Let's start with a simple quadratic function that has a global minimum at (0, 0).

In [None]:
# Define starting point
x0 = np.array([4.0, 3.0])

# Run gradient descent
x_opt, path, cost_history = gradient_descent(
    f=quadratic_function,
    grad_f=quadratic_gradient,
    x0=x0,
    alpha=0.1,
    max_iter=50,
    verbose=True
)

print(f"\nStarting point: {x0}")
print(f"Optimal point: {x_opt}")
print(f"Final cost: {quadratic_function(x_opt):.8f}")
print(f"Number of iterations: {len(path) - 1}")

## 3. Visualizing the Optimization Path

In [None]:
# Visualize on contour plot
plot_contour_with_path(
    quadratic_function,
    path,
    x_range=(-5, 5),
    y_range=(-5, 5),
    title="Gradient Descent on f(x,y) = x² + y²"
)

In [None]:
# Visualize on 3D surface
plot_3d_surface_with_path(
    quadratic_function,
    path,
    x_range=(-5, 5),
    y_range=(-5, 5),
    title="Gradient Descent on 3D Surface"
)

In [None]:
# Visualize gradient vectors
plot_gradient_vectors(
    quadratic_function,
    quadratic_gradient,
    x_range=(-5, 5),
    y_range=(-5, 5),
    grid_density=15,
    title="Gradient Vector Field (Descent Directions)"

**Recorded information:**

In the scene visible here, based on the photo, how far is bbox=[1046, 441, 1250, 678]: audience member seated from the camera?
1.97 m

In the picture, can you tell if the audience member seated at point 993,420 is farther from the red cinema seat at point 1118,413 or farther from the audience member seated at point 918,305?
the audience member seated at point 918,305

**Set exercise:**
Copy out the entire gradient descent notebook excerpt shown above, word for word, with its lines and indentation unchanged.

**Response:**
Let's start with a simple quadratic function that has a global minimum at (0, 0).

In [None]:
# Define starting point
x0 = np.array([4.0, 3.0])

# Run gradient descent
x_opt, path, cost_history = gradient_descent(
    f=quadratic_function,
    grad_f=quadratic_gradient,
    x0=x0,
    alpha=0.1,
    max_iter=50,
    verbose=True
)

print(f"\nStarting point: {x0}")
print(f"Optimal point: {x_opt}")
print(f"Final cost: {quadratic_function(x_opt):.8f}")
print(f"Number of iterations: {len(path) - 1}")

## 3. Visualizing the Optimization Path

In [None]:
# Visualize on contour plot
plot_contour_with_path(
    quadratic_function,
    path,
    x_range=(-5, 5),
    y_range=(-5, 5),
    title="Gradient Descent on f(x,y) = x² + y²"
)

In [None]:
# Visualize on 3D surface
plot_3d_surface_with_path(
    quadratic_function,
    path,
    x_range=(-5, 5),
    y_range=(-5, 5),
    title="Gradient Descent on 3D Surface"
)

In [None]:
# Visualize gradient vectors
plot_gradient_vectors(
    quadratic_function,
    quadratic_gradient,
    x_range=(-5, 5),
    y_range=(-5, 5),
    grid_density=15,
    title="Gradient Vector Field (Descent Directions)"